++++ Belge Alıntısı ++++

Onun yaşadığı dönem, rantların zirve yaptığı dönemdi. İstese o da siyasetteki diğer bir çok örnek gibi bu fırsattan yararlanabilirdi. Ama ne kişisel ne de partisel açıdan rantın yüzüne baktı. Yararlanmayı hiç düşünmedi. Hani Tasavvufta düşünce adamı dervişler için “bir lokma bir hırka” derler ya, tam da onlardandı… Kimsesiz, muhtaç birine evde kullanılmakta olan tek gazocağını götürüp verecek kadar…

Aslında benim Raif’le ilgili anlatmak istediğim, onun çocukluğundan itibaren yaşadığı mücadele içinde kendini bulduğu “Arayış”tır…

Raif Denktaş, bir düşünürdü, ideoloji adamıydı. Deli gibi tutkunu olduğu ülkesinin geleceğinden endişe duyardı. Yaşadığı ortama, adaletsizliğe, umursamazlığa, çıkarcılığa isyan ederdi. Okurdu, değerlendirirdi, ama ideali, hepsini kendi ülkesine uyarlayıp bir model yaratmaktı. Daha da önemlisi, bu modeli en kısa sürede hayata geçirmekti. Bunun yolu da siyasetti tabii ki.
Ülke yönetimini de, siyasetini de ama en çok da toplumun ‘kolaycı, kısayolcu, faydacı’ tutumunu acımasızca eleştirirdi. Ne öngörü. Bugün hala aynı şeyi eleştiriyoruz…
Dürüsttü, dümdüzdü. Yalan söylediğini gören, duyan olmadı. Nabza göre şerbet verdiğini de. Bu özelliğiyle de Kıbrıs Türk siyaset yapısına aykırı bir politikacıydı.

Taa, 1967’de daha 16 yaşında bir çocukken, Ankara’da sürgünde radyodan hem Kıbrıs’ta olup bitenleri, ama bir yandan da Türkiye İşçi Partisi milletvekillerinin konuşmalarını dikkatle takip eden bir çocuk.

++++

Görevler:
1. Raif Denktaş hakkındaki metne göre, 1967'de Ankara'da sürgündeki çocuk kaç yaşındaydı?
2. Raif Denktaş hakkındaki metni son cümlesinden sonra lütfen devam ettirin.

++++ Kayıt Listesi ++++

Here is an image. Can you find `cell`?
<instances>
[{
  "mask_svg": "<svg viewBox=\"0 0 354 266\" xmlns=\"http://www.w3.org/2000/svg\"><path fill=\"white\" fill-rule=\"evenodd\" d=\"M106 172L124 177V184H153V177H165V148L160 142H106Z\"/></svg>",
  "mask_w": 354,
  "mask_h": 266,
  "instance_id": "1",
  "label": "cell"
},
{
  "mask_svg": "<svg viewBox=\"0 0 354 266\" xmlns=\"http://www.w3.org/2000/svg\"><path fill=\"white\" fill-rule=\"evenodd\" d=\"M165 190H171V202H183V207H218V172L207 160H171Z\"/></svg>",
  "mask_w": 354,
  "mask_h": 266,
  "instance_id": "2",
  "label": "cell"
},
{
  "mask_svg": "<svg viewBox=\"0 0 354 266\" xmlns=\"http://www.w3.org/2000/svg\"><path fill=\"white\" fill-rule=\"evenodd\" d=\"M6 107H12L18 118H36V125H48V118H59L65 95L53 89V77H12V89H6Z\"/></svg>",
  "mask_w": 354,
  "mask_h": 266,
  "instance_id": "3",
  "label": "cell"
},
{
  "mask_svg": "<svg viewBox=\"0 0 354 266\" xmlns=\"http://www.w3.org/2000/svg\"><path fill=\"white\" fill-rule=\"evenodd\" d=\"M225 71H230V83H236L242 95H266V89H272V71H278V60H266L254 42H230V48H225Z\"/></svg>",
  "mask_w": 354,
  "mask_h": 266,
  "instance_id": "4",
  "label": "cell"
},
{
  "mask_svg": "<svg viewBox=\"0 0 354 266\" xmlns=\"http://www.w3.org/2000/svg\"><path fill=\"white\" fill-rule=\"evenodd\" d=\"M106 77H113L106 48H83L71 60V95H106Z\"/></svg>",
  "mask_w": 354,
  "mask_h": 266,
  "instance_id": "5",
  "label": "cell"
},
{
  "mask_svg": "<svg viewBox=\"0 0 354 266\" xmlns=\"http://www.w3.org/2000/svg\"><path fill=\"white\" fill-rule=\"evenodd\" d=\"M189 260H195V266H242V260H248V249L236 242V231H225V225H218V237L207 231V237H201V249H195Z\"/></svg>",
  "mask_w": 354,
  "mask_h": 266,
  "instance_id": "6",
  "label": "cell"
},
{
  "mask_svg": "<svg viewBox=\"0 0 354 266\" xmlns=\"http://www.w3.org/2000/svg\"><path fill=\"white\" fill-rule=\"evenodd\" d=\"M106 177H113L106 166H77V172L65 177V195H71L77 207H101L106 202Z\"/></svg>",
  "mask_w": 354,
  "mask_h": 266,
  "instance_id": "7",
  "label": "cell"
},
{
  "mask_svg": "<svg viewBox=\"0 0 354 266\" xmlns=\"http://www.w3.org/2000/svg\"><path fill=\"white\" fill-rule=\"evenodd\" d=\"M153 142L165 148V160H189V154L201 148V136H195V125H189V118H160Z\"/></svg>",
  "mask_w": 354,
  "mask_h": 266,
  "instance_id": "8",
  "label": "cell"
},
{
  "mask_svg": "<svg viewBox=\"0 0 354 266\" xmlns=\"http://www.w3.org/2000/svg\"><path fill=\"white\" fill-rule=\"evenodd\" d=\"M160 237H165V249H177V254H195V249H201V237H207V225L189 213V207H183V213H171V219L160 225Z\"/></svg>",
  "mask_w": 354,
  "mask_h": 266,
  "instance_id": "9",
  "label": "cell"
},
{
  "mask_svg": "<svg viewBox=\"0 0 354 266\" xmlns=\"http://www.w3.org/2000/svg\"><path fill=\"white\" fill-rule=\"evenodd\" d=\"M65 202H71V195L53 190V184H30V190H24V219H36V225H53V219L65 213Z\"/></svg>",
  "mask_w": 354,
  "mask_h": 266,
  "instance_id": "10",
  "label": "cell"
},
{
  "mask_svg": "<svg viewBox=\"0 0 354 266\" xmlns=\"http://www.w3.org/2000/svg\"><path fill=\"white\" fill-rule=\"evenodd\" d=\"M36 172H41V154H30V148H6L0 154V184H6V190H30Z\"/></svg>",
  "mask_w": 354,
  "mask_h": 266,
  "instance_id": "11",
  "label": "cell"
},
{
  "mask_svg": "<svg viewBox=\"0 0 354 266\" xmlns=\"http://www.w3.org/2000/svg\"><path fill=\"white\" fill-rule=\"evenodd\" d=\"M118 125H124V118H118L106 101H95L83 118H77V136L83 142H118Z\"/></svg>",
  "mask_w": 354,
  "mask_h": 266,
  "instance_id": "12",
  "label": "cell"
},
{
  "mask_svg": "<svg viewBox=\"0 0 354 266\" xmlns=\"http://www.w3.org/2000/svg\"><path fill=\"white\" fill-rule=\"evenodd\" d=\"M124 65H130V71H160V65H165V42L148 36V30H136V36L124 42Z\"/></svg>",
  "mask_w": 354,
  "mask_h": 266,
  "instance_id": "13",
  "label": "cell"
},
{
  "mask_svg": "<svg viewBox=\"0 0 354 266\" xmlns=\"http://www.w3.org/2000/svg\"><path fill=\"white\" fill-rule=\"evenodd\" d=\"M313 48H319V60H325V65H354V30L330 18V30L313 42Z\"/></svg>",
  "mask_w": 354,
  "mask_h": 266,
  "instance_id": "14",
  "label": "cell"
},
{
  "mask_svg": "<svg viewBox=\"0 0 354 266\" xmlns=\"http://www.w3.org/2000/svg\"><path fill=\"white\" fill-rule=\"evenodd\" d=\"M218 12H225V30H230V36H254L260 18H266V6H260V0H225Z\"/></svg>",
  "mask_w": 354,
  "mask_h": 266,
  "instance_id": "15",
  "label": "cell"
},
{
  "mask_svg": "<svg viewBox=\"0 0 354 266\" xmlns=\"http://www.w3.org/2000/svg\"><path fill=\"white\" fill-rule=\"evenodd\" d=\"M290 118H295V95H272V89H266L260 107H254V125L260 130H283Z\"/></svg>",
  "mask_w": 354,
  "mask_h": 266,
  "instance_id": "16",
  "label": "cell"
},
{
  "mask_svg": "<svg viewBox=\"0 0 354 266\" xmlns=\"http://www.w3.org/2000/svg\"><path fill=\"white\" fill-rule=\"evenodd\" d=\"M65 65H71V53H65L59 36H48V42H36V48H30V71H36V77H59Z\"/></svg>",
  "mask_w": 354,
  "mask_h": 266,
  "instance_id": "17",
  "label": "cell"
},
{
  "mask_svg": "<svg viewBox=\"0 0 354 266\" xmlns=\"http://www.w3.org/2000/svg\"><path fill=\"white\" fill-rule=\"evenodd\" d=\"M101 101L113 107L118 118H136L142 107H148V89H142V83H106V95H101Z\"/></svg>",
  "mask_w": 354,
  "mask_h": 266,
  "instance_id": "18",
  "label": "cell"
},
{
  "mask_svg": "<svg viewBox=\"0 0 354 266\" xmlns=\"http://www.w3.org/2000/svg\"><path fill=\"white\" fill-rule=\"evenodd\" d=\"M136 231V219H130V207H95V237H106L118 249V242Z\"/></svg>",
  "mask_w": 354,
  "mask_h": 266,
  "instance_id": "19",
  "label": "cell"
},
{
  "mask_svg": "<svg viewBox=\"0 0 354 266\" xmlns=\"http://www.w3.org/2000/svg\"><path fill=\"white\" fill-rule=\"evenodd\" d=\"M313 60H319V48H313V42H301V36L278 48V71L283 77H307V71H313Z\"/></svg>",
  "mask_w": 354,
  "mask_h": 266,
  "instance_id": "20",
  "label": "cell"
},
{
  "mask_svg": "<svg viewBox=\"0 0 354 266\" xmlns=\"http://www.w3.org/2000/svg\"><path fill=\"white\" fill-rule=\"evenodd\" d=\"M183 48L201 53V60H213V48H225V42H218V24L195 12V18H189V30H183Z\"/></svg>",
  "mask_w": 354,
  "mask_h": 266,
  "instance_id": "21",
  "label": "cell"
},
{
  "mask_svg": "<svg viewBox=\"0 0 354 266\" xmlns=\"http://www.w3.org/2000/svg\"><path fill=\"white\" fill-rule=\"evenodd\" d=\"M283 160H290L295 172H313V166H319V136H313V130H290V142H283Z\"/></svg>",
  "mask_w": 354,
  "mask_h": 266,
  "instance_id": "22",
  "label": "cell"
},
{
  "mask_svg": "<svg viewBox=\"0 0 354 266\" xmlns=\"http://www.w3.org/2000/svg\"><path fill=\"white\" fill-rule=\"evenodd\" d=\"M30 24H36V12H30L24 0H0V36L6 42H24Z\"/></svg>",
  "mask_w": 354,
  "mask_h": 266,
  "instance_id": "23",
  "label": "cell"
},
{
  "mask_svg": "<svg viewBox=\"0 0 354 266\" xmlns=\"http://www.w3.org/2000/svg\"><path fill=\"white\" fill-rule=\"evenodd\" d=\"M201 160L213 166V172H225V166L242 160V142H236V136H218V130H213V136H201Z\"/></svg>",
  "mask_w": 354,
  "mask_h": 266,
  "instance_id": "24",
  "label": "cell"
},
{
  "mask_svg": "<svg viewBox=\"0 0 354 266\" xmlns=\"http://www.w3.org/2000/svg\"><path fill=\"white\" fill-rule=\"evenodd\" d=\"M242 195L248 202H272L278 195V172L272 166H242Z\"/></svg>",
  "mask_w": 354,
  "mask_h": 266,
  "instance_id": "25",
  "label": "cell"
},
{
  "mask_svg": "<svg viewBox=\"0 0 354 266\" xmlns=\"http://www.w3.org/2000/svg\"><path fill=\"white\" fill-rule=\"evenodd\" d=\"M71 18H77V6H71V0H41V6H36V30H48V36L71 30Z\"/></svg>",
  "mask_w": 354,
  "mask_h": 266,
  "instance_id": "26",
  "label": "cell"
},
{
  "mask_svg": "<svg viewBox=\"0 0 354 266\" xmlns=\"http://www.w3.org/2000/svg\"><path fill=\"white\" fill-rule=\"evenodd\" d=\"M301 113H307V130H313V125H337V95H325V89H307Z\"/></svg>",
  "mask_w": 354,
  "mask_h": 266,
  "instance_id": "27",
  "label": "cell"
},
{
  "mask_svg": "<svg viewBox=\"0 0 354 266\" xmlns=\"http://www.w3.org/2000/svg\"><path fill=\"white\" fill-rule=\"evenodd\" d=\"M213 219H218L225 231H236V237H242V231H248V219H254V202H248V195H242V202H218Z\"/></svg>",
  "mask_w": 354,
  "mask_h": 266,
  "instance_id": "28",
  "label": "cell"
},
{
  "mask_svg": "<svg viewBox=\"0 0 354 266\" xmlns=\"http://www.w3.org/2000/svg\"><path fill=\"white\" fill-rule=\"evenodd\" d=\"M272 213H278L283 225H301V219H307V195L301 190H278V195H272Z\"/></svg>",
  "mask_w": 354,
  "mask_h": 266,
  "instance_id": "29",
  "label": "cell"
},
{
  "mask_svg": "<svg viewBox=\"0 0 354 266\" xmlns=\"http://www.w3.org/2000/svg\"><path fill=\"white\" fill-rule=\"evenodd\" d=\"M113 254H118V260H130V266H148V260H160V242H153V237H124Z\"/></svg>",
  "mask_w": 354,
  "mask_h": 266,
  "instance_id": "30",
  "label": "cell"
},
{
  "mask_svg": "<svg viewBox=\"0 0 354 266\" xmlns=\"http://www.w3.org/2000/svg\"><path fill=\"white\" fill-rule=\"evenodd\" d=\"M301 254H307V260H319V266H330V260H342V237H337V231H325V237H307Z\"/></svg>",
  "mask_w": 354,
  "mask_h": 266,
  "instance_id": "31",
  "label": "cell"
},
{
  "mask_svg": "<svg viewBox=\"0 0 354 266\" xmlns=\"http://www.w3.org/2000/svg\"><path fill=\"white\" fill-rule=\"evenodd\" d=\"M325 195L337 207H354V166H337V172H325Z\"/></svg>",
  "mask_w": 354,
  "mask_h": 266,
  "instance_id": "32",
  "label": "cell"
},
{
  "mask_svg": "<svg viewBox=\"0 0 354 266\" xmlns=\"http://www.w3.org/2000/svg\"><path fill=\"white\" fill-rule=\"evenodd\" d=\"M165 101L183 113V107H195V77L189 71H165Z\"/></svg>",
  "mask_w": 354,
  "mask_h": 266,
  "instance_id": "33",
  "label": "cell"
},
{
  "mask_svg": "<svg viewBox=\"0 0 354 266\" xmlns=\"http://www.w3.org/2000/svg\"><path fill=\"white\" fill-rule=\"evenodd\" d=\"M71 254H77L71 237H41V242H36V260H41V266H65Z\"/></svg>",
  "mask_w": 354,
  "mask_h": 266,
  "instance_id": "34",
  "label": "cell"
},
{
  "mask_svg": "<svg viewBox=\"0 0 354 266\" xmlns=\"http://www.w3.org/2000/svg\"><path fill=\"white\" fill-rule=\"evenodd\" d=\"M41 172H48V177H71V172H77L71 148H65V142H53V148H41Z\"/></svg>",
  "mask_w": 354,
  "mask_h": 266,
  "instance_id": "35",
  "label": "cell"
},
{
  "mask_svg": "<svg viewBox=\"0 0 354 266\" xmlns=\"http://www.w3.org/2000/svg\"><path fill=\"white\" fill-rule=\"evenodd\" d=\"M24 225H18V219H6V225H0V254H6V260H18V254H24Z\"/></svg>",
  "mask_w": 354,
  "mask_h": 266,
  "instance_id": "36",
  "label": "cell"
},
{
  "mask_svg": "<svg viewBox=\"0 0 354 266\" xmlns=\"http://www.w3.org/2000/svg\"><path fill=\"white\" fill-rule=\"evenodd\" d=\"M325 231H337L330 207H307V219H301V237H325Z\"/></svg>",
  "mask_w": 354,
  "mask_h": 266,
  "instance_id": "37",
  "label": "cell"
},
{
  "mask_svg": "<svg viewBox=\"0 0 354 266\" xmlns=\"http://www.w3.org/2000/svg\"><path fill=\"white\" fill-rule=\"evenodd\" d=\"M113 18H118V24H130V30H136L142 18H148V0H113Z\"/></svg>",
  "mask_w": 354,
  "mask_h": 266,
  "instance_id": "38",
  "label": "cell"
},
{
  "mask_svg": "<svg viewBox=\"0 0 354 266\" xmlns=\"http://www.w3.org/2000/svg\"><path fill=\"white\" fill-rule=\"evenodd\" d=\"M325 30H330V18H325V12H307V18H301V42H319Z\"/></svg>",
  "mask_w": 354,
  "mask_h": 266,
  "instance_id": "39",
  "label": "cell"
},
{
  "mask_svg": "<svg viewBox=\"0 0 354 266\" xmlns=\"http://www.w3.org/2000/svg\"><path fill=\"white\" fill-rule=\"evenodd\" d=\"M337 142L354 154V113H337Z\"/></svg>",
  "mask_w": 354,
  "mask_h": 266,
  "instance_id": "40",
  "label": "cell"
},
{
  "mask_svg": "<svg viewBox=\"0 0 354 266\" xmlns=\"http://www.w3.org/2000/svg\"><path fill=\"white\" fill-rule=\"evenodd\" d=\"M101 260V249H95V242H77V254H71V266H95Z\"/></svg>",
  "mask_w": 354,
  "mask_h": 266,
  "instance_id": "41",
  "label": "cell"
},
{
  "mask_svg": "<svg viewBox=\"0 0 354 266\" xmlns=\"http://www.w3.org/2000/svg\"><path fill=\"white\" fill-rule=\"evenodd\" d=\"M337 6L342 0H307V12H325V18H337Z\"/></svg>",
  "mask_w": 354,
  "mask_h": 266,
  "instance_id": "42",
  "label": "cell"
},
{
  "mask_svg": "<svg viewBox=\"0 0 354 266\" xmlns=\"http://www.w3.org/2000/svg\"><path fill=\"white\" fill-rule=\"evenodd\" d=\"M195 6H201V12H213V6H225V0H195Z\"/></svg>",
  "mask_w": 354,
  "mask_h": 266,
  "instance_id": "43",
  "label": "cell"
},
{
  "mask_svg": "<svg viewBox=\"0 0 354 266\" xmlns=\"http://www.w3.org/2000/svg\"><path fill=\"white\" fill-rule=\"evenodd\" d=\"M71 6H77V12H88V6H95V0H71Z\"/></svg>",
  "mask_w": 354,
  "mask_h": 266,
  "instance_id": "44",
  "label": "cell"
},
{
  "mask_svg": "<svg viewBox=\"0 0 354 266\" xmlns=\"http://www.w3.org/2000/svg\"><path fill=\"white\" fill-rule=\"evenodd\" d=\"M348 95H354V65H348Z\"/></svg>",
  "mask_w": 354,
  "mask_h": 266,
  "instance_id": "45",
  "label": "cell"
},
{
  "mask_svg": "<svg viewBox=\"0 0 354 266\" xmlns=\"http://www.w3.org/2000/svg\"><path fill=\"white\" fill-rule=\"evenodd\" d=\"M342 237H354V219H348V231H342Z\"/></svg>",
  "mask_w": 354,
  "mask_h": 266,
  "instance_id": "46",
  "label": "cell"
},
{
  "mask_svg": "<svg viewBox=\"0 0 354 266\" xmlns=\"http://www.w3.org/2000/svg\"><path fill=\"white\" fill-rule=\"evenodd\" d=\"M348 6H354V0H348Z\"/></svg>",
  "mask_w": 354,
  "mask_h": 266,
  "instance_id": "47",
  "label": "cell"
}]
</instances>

++++

Beklenen Cevaplar:
1. 16 yaşındaydı.

2.
Neler olduğunu anlamaya çalışan, o yaşında “arkadaşlarım mücahit olmuştu, Ankara’da kalıp beklemek zoruma gidiyordu” diyen, döner dönmez, 22 bölüğe müracaat edip öğrenci-mücahit olan bir çocuk…

****

Öğrencilik yıllarımızda, yani 1970’lerde Türkiye’de kan gövdeyi götürürken, benim gözümde tam bir “Kıbrıs milliyetçisi” olan Raif, Türkiye’de milliyetçi kesimlere yakın duruyordu. Yaşam tarzı, her ne kadar onların çoğunun geldikleri sosyal sınıfın gereklerine uygun olmasa da, Rauf Denktaş gibi bir milliyetçinin oğlunun, daha 20’li yaşlarının başında başka türlü davranması beklenmezdi…

Sonradan düşünmüşümdür… Anadolu rock hayranıydı. Bu tarzda besteler yaptı… Malum bu akım protest bir akımdı. İçinde isyan vardı. Acaba Anadolu rock’ın ruhu mu onu isyankar yaptı, yoksa haksızlığa dayanamayan bir ruhu mu vardı? Herhalde ikincisi… Yaşadıklarına bakınca o anlaşılıyor.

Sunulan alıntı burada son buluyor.